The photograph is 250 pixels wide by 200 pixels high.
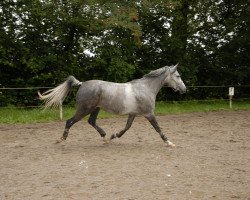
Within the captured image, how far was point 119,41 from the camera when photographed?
18531 mm

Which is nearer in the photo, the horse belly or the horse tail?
the horse belly

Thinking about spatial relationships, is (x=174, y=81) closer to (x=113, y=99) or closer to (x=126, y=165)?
(x=113, y=99)

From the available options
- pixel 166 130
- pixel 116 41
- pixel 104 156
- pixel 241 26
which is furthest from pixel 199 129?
pixel 241 26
# # # # # # #
Please format the records above as a Markdown table with the columns n and Line, giving each non-blank line its own numbered row and leaving out the pictures.

-- Expected output --
| n | Line |
|---|---|
| 1 | The photograph is 250 pixels wide by 200 pixels high. |
| 2 | Within the captured image, how far was point 119,41 from the camera when photographed? |
| 3 | 18531 mm |
| 4 | Which is nearer in the photo, the horse belly or the horse tail? |
| 5 | the horse belly |
| 6 | Thinking about spatial relationships, is (x=174, y=81) closer to (x=113, y=99) or closer to (x=126, y=165)? |
| 7 | (x=113, y=99) |
| 8 | From the available options |
| 9 | - pixel 166 130 |
| 10 | - pixel 116 41 |
| 11 | - pixel 104 156 |
| 12 | - pixel 241 26 |
| 13 | which is furthest from pixel 199 129? |
| 14 | pixel 241 26 |